# Zusammenräumen



## gangsta

Hallo Leute!

Ich habe dieses Wort heute oefters gehoert, und ich denke mal, dass es eher "Oesterreichisch" ist als Deutsch.

Zusammenraeumen. Was hat es fuer eine Bedeutung? Es heisst einfach aufraeumen... glaube ich halt!

Ok die Frage ist, sagt man das in Deutschland oder nur in Oesterreich? Ich habe das Wort auf Google eingetippt und habe nur Linke mit .at gekriegt.


----------



## b00nish

"Zusammenräumen" empfinde ich nicht als besonders österreichisch. Zumindest ist es bei uns in der Schweiz auch absolut gebräuchlich.

Es ist sicher sehr ähnlich wie "aufräumen", muss aber nicht ganz identisch sein.
Im "Zusammenräumen" steckt irgend wie noch das Element der Konzentration der Dinge die man zusammenräumt an einem Ort.
Wenn man einen Raum aufräumt, dann tut man die Dinge an ihre verschiedenen Orte, wo sie hingehören, wenn man etwas zusammenräumt, dann ist es nachher alles am selben Ort, z.B. in einer Tasche oder einer Kiste.


----------



## sokol

"Zusammenräumen" ist "aufräumen" auf österreichisch, und da offenbar auch in der Schweiz üblich, könnte es zumindest sein, dass "zusammenräumen" (zumindest ursprünglich, auf dialektaler Ebene) auch in Schwaben und Altbayern weiterhin üblich ist.

| GESAMMELTES MATERIAL |
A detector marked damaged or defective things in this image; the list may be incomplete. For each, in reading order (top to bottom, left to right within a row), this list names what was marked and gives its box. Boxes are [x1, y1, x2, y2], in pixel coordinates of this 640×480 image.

| ZIEL DER ÜBUNG |
Schreib aus dem Forumsgespräch über das Wort „zusammenräumen“ alles von „Ok die Frage“ bis runter zu „auch absolut gebräuchlich.“ Wort für Wort ab.

| ERLEDIGTE AUFGABE |
Ok die Frage ist, sagt man das in Deutschland oder nur in Oesterreich? Ich habe das Wort auf Google eingetippt und habe nur Linke mit .at gekriegt.


----------



## b00nish

"Zusammenräumen" empfinde ich nicht als besonders österreichisch. Zumindest ist es bei uns in der Schweiz auch absolut gebräuchlich.